I have very few criticisms of the book. As a minor point, while she does refer to biblical sources for medieval ideas about miracles, visions, and signs, the author might have given more space to Old Testament models for the idea of divine intervention in combat to guarantee victory to God's presumed "chosen" side (where the crusaders--paradoxically, given their extreme animosity toward and violence against contemporary Jews--identified with the Jewish armies). I think for example of the Books of Maccabees, which are full of divine signs and miracles both aiding Judas Maccabeus's army and punishing acts of greed, blasphemy, and theft of temple treasures, including perhaps most notably the mysterious knights that appear in the sky in 2 Maccabees 5: 2-5. Many of these episodes share patterns and motifs with some of Spacey's examples, and could have strengthened a perhaps underdeveloped thread about the medieval authors' proposed reading of the crusades through the lens of biblical history. I also wonder if the book's argument might have been rendered less repetitive if organized differently, namely to lay out the three categories of the miraculous at the beginning and then organize the remaining chapters according to the context and purpose of the miraculous episodes (i.e. asserting the First Crusade as a miraculous exercise of God's will, demonstrating God's wrath in the punishment of sinners, traitors and enemies, and justifying controversial actions, especially the Fourth Crusade) rather than according to the type of miraculous event. Such a reordering might have also enabled more thorough treatment of the connections among different types of narratives serving the same purpose. However, I see advantages to either method of organization, and the argument remains effective as is.
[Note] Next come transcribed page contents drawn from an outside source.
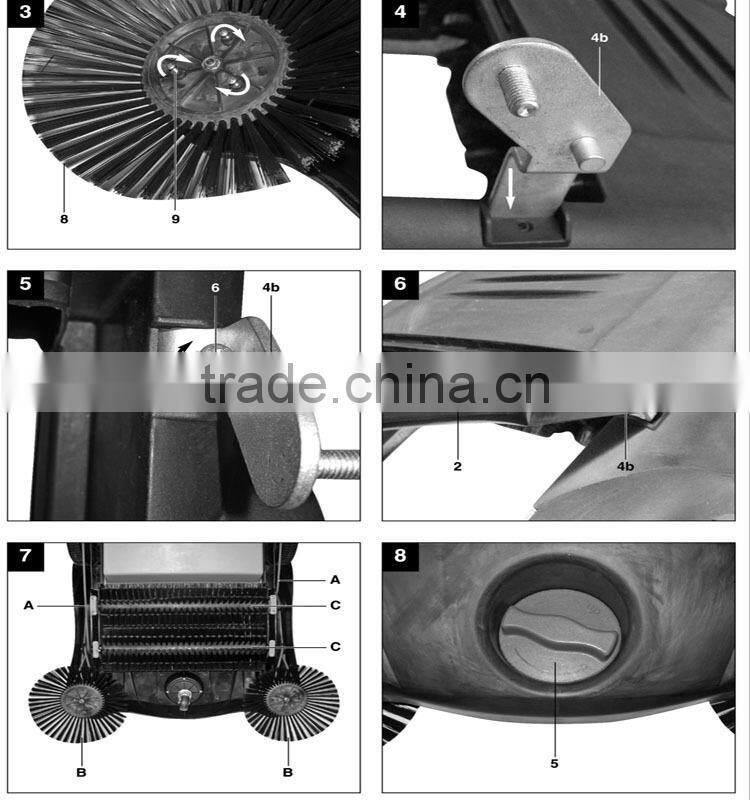 3

8

9

4

4b

5

6

4b

6

2

4b

trade.china.cn

7

A

A

C

C

B

B

8

5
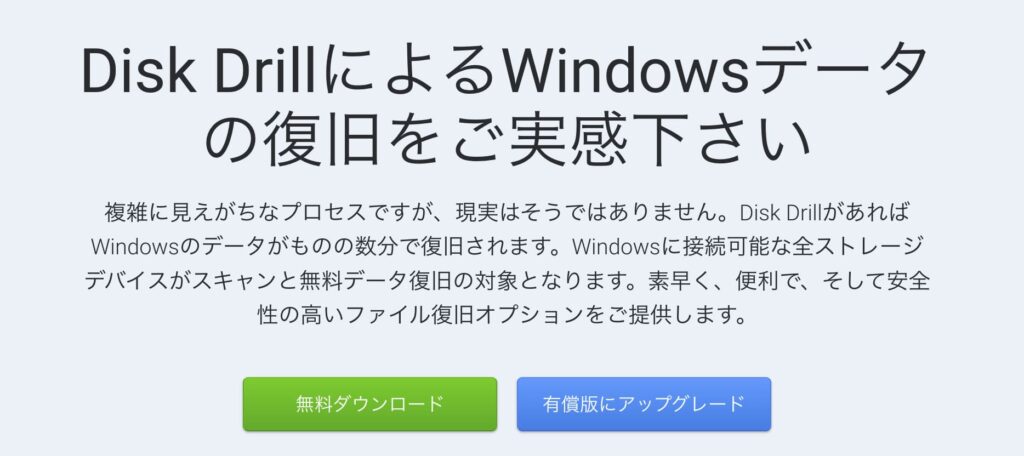 Disk DrillによるWindowsデータの復旧をご実感下さい

複雑に見えがちなプロセスですが、現実はそうではありません。Disk DrillがあればWindowsのデータがものの数分で復旧されます。Windowsに接続可能な全ストレージデバイスがスキャンと無料データ復旧の対象となります。素早く、便利で、そして安全性の高いファイル復旧オプションをご提供します。

無料ダウンロード

有償版にアップグレード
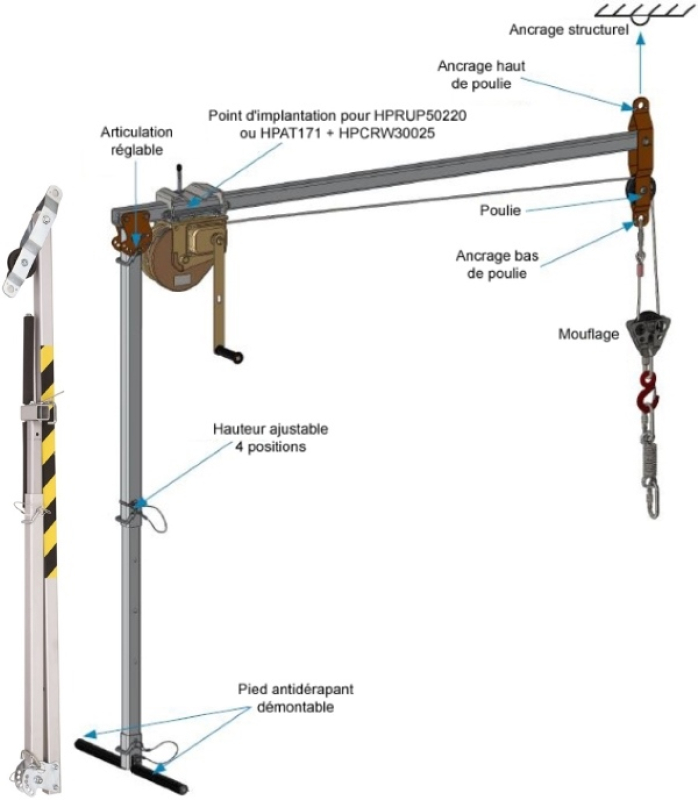 Ancrage structurel

Ancrage haut de poulie

Point d'implantation pour HPRUP50220 ou HPAT171 + HPCRW30025

Articulation réglable

Poulie

Ancrage bas de poulie

Mouflage

Hauteur ajustable 4 positions

Pied antidérapant démontable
On the whole, I found the book enjoyable, thoroughly researched, and convincingly argued. It is of a manageable length and approachable for non-specialists, making it a valuable resource for interdisciplinary scholarship and teaching. It fits very well into its series, Crusading in Context, where it contributes important context for understanding why crusading narratives take the form they do. Its textual supplements, including a timeline of texts and events and an appendix introducing the main sources for the book, support its use as an introductory text for graduate students beginning research into crusading narratives, even as it also makes important specific, original contributions to scholarship on the miraculous in crusading narrative. Personally, I can see myself using it as a supplemental resource for a course I regularly teach on medieval biblically inspired literature, in which we devote some time talking about the influence of crusading ideologies on the reception and rewritings of biblical stories and, in turn, the deployment of biblical narratives to promote and justify crusade. In this context, Spacey's book offers an important crossover study of use to scholars and students not only of medieval historiography, but also of literature and religious studies.